İstanbul Cumhuriyet Başsavcılığı, cinayete azmettirmek ve hata örgütü kurmak hatalarından müebbet mahpusa mahkûm edilen Metro Holding’in firari işvereni Galip Öztürk’ün, mahkumiyet kararlarının FETÖ’den kaynaklandığı istikametindeki kabahat duyurusunu kabul etmedi. Öztürk, cürüm duyurusunda cemaate 4 milyon 650 bin lira nakit para yardımı yaptığını, cemaat için Erbil’de okullar yaptırdığını, buna karşılık devam eden para taleplerine olumsuz cevap verdiğini belitti.

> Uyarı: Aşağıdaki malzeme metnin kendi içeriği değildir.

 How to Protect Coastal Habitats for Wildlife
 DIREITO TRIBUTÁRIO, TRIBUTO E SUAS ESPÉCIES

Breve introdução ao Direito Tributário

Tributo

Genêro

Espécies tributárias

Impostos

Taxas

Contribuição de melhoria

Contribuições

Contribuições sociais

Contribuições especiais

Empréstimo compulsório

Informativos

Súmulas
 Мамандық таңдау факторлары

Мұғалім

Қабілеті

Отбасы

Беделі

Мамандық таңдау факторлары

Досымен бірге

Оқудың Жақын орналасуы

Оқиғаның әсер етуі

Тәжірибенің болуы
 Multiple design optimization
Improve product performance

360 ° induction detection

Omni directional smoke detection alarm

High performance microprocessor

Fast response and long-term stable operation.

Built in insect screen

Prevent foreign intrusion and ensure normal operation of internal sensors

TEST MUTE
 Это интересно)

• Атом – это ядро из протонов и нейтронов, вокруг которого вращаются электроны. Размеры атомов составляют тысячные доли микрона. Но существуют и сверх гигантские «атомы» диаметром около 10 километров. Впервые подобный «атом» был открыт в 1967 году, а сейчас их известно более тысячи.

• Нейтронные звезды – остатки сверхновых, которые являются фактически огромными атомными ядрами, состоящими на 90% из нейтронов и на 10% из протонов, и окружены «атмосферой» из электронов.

Bu olumsuz karşılığı nedeniyle sonra hakkındaki davalarla ilgili tehdit edildiğini savunan Öztürk, Cumhurbaşkanı Recep Tayyip Erdoğan’ı desteklemesi nedeniyle evraklarının olumsuz sonuçlandırıldığını sav etti. Başvuruyu ele alan Savcılık, Öztürk’ün tezlerini yersiz buldu. Kararda, Öztürk’ün cemaate yaptığı yardımlar karşısında örgütün emniyet ve yargı kanadı tarafından korunup kollanmayı amaçladığının anlaşıldığı belirtildi. Öztürk, son olarak Cumhurbaşkanı Danışmanı ve Türkiye Basketbol Federasyonu Lideri Hidayet Öztürk ile firarda çektirdiği fotoğraf ile gündeme gelmişti.

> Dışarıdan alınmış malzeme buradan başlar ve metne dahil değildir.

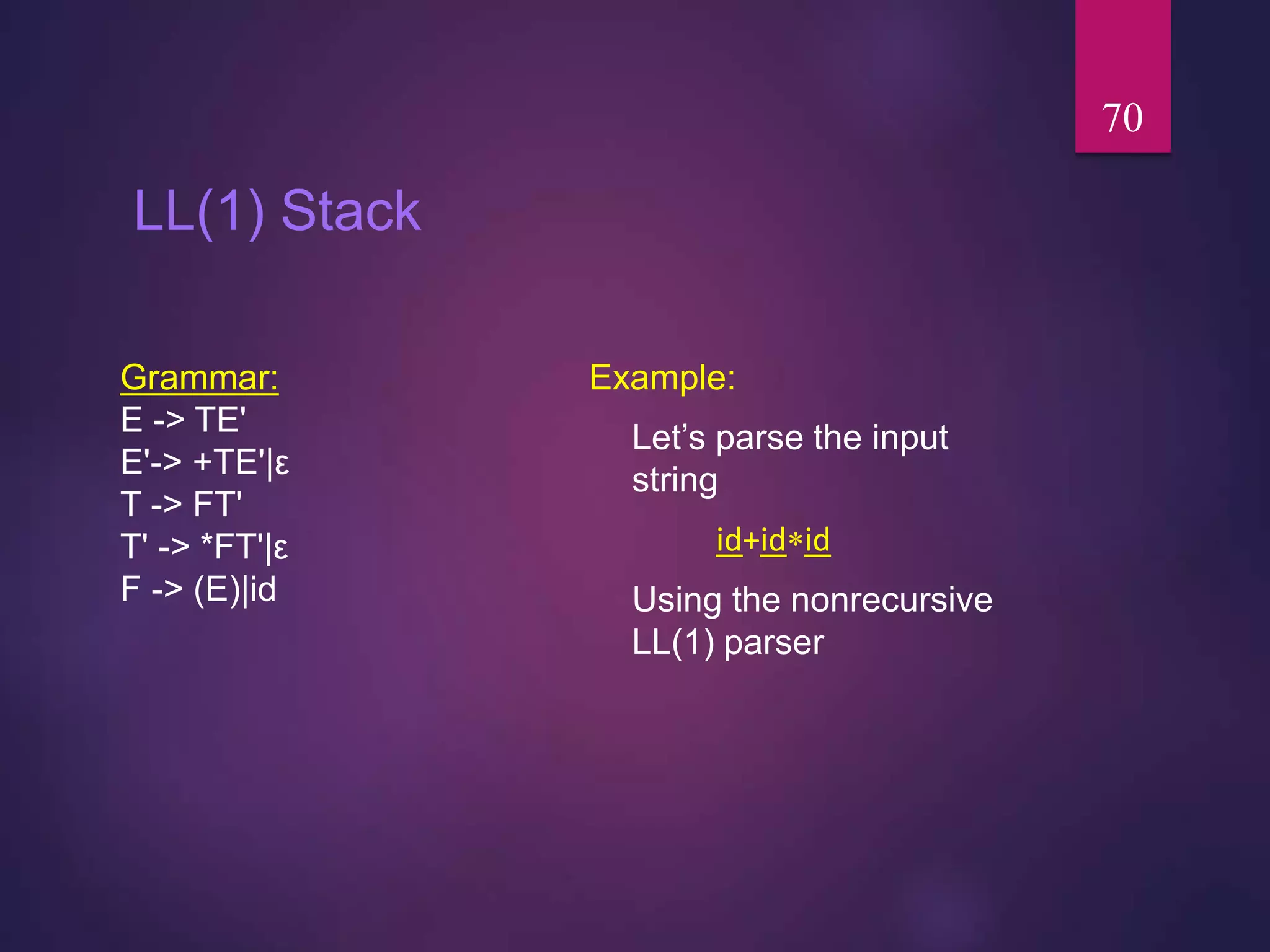 70

LL(1) Stack

Grammar:
E -> TE'
E'-> +TE'|ε
T -> FT'
T' -> *FT'|ε
F -> (E)|id

Example:

Let’s parse the input string

id+id∗id

Using the nonrecursive LL(1) parser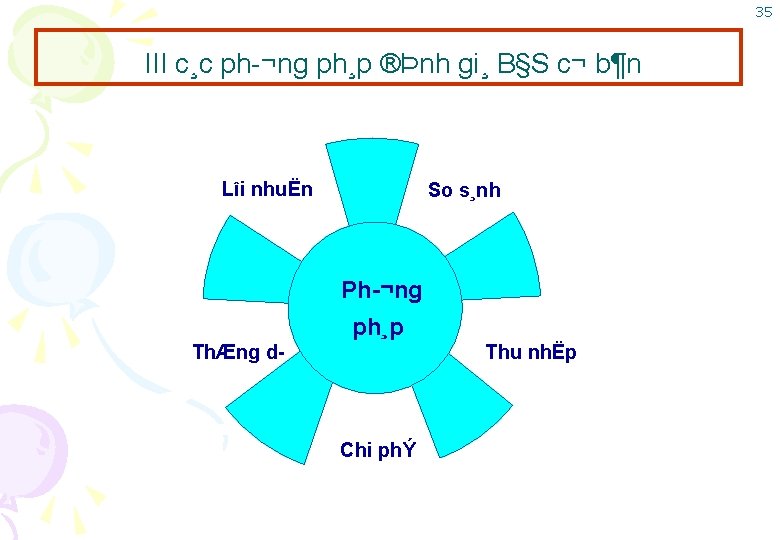 35

III c¸c ph-¬ng ph¸p ®Þnh gi¸ B§S c¬ b¶n

Lîi nhuËn

So s¸nh

Ph-¬ng ph¸p

ThÆng d-

Thu nhËp

Chi phÝ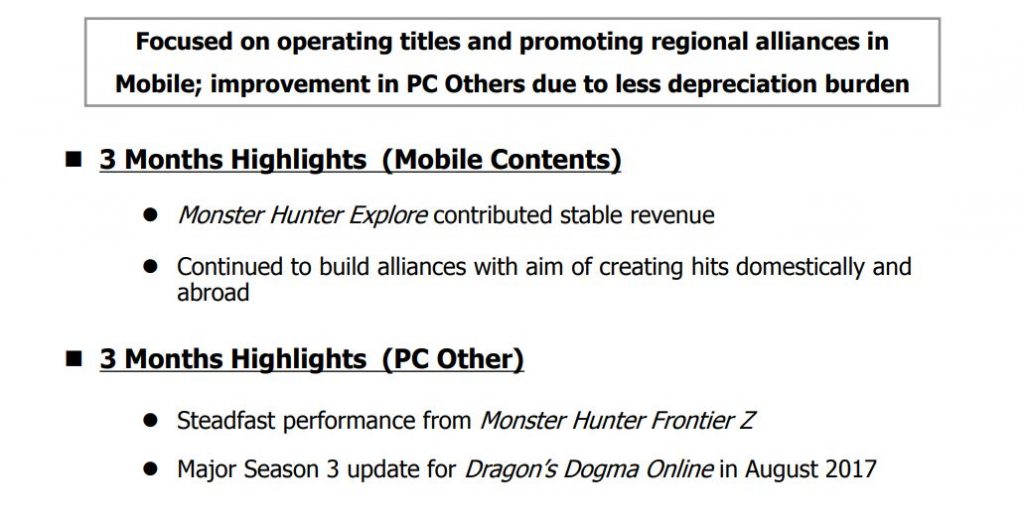 Focused on operating titles and promoting regional alliances in Mobile; improvement in PC Others due to less depreciation burden

■ 3 Months Highlights (Mobile Contents)

● Monster Hunter Explore contributed stable revenue

● Continued to build alliances with aim of creating hits domestically and abroad

■ 3 Months Highlights (PC Other)

● Steadfast performance from Monster Hunter Frontier Z

● Major Season 3 update for Dragon's Dogma Online in August 2017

Öztürk, hata duyurusu dilekçesinde, çocuklarının FETÖ’ye ilişkin okullarda eğitim görmesi nedeniyle örgütle geçmiş yıllarda ilişki kurduğunu, birçok kere nakdi yardım ve bağışta bulunduğunu, oluşumun içindeki bireylerin kendisinden tehditle para istediğini, talepleri kabul edilmeyince gerçeğe karşıt kanıtlarla tahkikat ve soruşturma yaparak yargılanmasının sağlandığını, bu süreçleri yapan İstanbul emniyetindeki şahısların Gülen’in başkanı olduğu örgüte bağlı olduklarını bildirdi.

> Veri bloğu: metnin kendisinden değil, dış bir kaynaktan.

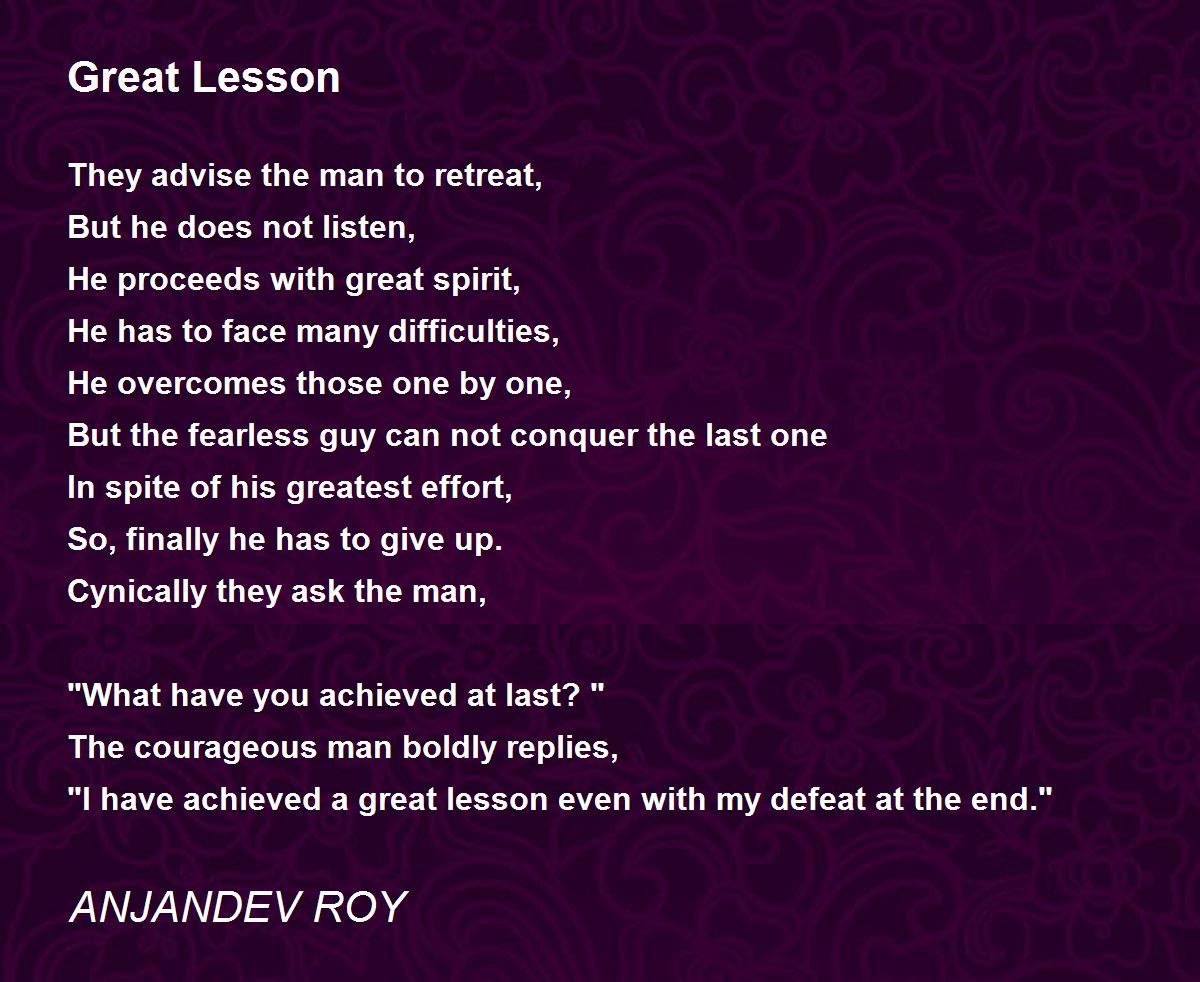 Great Lesson

They advise the man to retreat,
But he does not listen,
He proceeds with great spirit,
He has to face many difficulties,
He overcomes those one by one,
But the fearless guy can not conquer the last one
In spite of his greatest effort,
So, finally he has to give up.
Cynically they ask the man,

"What have you achieved at last? "
The courageous man boldly replies,
"I have achieved a great lesson even with my defeat at the end."

ANJANDEV ROY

Öztürk, cemaate, Samsun’da açılacak özel üniversite için 4 milyon 650 bin lira ödediğini, kendisinden Afrika’da okul yaptırması için de para istendiğini fakat bunu reddettiğini kaydetti. Öztürk, İstinye’de yapılacak bir okul için de 6,5 milyon lira istendiğini lakin ödeme talebini geri çevirdiğini söz etti. Öztürk, Talip Büyük’ün talebiyle Erbil’de bir kız, bir erkek koleji yaptığını, daha sonra bu okullar için de tekrar para talep edildiğini söz etti. Okuldaki yoksul öğrenciler için 6 yıl boyunca, her yıl 17 bin 500 dolar ödeme yaptığını kaydeden Öztürk, Büyük’le son olarak Hüseyin Gülerce vasıtasıyla görüştüğünü aktardı.
Ödeme taleplerini reddettiği için tehdit edildiğini, 17/25 Aralık sürecinden sonra ise “Bu ülkeyi bir imam yönetemez” dediği için belgelerinin sürece konulduğunu aktaran Öztürk, müebbet mahpusa mahkûm edilmesini de FETÖ’ye bağladı.
Savcılık: Kollanmayı bekliyordu
İstanbul Başsavcılığı ise Öztürk’ün dilekçesinde suçladığı isimlerin tabirlerine de başvurduktan sonra takipsizlik kararı verdi. Kararda, Öztürk’ün cemaati dini ve manevi hissiyatlar çerçevesinde desteklediği, bu takviyesi karşısında ise örgütün emniyet ve yargı kanadı tarafından korunup kollanmayı beklediğinin anlaşıldığı tabir edildi.
Kumpas yok
Kararda, sonrasında örgütün kendisini köşeye sıkıştırmak için tehditlerde bulunduğu tezinin soruşturulduğu lakin soyut savlar dışında, kumpas kurulduğu argümanını kanıtlayacak kanıtlara ulaşılamadığı kaydedildi.
Öztürk, 23 yıl evvel işlenen bir cinayetin azmettiricisi olduğu gerekçesiyle müebbet mahpusa mahkûm edilmiş, infazı durdurulduktan sonra yurt dışına kaçmıştı. Öztürk’ün cezası daha sonra Yargıtay tarafından yerinde bulunmuştu.